La nouvelle est tombée hier soir sur Twitter: à partir d'aujourd'hui, seuls les commerces de première necessité, c'est à dire alimentation et pharmacie, resteront ouverts. Tous les autres sont dans l'obligation de fermer leurs portes jusqu'à avis ultérieur. A Rome, c'est du jamais vu. Ce matin, on peut traverser le lungotevere sans attendre le feu vert au passage piéton, il n'y a pas une seule voiture. Les ruelles sont vides, les places désertes, les volets des boutiques fermés et pourtant, sous le soleil éclatant de ce prémice de printemps, Rome est belle. La place Navone vidée de son bruit habituel, est resplendissante, le Pantheon nous regarde enfin paisible du haut de ses siècles -il en aura vu tellement d'autres-, on peut à nouveau apprécier la perspective géométrique de la place d'Espagne depuis la via dei Condotti, une Rome redevenue grand décor théâtral. J'ouvre mes fenêtres sur la ville et je redécouvre le silence. En allant chez le petit maraicher de la piazza delle Coppelle ce matin, qui lui, reste toujours bien achalandé, j'ai été frappée par la mélodie d'un piano qui sortait d'une des fenêtres à l'étage. Je me suis arrêtée un instant pour l'écouter. Inédit à Rome. Une ville où soudain la multi-sonorité des voitures, vespa, klaxons, invectives, cris, etc.....est remplacée par le son apaisant de la musique. Inédit. La musique, l'art et l'architecture redevenus mode de vie dans une ville au ralenti.
Bien-sûr la situation est difficile, surtout pour les commerces indépendants qui, pris dans l'engrenage des factures à payer, des crédits à rembourser et des employés à soutenir, voient chaque jour fermé comme une malédiction. Dans notre système économique à flux tendu, le moindre dérangement devient étranglement. Arrivera-t-on à tenir? se demandent-ils. Ils n'en sont pas certains. C'est ce que me dit la Librairie française, contrainte elle-aussi de fermer malgré des dispositions d'hygiène strictes. Si le virus persévère, on risque d'assister à un jeu de domino de liquidations. Eux devront fermer boutique quand le commerce en ligne s'en tirera une fois de plus grand vainqueur. Les crises servent aussi à mettre en lumière ce qui ne fonctionne pas: ici c'est tout un modèle économique épuisé qui est remis en question. On le sait tous et on se sent tous démunis. Les grands média nous bombardent de dépêches alarmistes sur la baisse de la croissance quand c'est le concept même d'une économie basée sur la croissance qui est en jeu. Eux non plus ne sont plus crédibles.
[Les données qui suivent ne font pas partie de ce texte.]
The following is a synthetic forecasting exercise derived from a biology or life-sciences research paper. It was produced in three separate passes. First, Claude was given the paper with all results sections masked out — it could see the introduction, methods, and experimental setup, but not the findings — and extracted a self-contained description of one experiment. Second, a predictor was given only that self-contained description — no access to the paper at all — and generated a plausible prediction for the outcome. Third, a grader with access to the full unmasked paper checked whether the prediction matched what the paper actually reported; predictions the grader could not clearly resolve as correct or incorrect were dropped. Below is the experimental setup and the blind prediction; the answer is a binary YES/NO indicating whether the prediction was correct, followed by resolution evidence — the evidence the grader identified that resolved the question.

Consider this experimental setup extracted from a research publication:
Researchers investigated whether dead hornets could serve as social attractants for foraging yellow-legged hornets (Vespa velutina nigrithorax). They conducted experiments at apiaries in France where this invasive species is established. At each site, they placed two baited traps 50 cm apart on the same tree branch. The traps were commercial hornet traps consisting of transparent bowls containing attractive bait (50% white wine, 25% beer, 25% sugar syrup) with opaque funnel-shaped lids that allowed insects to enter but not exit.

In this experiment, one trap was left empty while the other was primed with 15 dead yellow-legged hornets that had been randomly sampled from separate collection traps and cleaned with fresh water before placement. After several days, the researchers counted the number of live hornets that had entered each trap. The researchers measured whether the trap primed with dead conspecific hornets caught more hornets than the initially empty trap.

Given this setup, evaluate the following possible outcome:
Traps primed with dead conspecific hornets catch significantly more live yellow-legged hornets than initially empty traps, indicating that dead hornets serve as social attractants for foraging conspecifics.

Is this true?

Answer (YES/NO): YES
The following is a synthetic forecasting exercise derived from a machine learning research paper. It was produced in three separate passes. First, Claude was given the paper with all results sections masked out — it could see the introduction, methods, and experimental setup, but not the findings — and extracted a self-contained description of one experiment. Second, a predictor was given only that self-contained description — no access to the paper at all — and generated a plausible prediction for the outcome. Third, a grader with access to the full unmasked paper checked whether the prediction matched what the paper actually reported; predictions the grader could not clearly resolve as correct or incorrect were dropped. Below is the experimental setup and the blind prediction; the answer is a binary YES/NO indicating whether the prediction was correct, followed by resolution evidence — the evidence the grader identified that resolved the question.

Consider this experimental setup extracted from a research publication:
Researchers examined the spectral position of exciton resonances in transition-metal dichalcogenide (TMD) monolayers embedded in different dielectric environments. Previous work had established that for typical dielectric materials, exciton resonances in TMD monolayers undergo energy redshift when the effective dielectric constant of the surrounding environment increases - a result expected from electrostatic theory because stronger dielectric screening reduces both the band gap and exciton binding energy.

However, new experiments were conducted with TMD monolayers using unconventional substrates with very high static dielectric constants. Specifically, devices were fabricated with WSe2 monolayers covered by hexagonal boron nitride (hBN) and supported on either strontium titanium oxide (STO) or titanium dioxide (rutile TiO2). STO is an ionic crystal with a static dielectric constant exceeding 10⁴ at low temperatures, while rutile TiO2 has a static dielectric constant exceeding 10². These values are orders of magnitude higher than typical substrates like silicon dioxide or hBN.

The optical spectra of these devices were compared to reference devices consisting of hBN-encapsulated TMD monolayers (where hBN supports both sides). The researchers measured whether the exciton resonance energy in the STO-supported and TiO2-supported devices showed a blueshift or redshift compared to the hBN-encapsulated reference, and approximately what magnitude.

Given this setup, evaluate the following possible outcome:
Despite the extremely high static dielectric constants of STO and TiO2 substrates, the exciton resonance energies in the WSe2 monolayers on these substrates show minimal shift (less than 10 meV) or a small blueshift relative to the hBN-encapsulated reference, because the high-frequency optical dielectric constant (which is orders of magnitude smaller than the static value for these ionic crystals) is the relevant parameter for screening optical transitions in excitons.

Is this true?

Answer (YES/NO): NO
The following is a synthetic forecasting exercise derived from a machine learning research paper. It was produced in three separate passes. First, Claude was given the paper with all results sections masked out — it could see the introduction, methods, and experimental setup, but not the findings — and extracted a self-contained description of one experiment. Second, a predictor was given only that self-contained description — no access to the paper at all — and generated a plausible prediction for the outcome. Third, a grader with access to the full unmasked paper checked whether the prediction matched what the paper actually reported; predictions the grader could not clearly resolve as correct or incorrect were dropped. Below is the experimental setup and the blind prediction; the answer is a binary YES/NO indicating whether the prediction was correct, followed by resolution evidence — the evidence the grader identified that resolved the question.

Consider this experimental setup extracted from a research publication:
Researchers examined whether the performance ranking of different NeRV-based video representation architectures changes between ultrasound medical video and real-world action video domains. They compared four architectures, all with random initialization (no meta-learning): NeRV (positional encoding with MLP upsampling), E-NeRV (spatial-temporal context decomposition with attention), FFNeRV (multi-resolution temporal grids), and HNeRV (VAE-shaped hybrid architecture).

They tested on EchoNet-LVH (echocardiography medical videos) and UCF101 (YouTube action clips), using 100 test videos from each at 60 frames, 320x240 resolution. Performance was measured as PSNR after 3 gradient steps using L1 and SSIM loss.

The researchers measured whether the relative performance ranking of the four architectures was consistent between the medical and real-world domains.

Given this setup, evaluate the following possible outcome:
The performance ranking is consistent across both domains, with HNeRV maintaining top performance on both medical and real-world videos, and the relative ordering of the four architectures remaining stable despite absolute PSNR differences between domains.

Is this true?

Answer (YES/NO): NO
Une crise peut-etre meurtrière parce que celle qui viendra achever une situation déjà fragile dans un monde en pleine mutation.
En attendant à Rome, si on se laisse porter par le mouvement au lieu de pester contre les restrictions imposées, on peut se permettre de savourer. Les commerces fermés, on est obligé de réapprendre à vivre autrement, sans la consommation comme finalité de l'existence. On ne consomme que ce qui sert à nous nourrir et nous maintenir en bonne santé et on se recentre sur l'essentiel. On apprécie le silence, on reprend possession de notre ville, et on réorganise nos journées avec nos enfants à la maison en permanence. On cuisine ensemble, on étend le linge ensemble, et on travaille ensemble. Quand ils ont leur video-conférence scolaire avec leurs profs, nous avons les nôtres. De temps en temps, on sort faire une promenade, histoire de s'aérer. Au lieu d'être des parents épuisés à cuisiner à la volée au retour du bureau et à stresser leurs enfants à propos des devoirs, nous retrouvons le calme et la respiration. Eux-aussi. Je ne m'y attendais pas, comme beaucoup j'appréhendais de les avoir à la maison, mais à ma grande surprise, j'apprécie. On vit ensemble et c'est bien. Quelle leçons pourrons-nous en tirer une fois cette crise passée? Réussirons-nous à faire des changements permanents dans ce mode de vie qui nous épuise?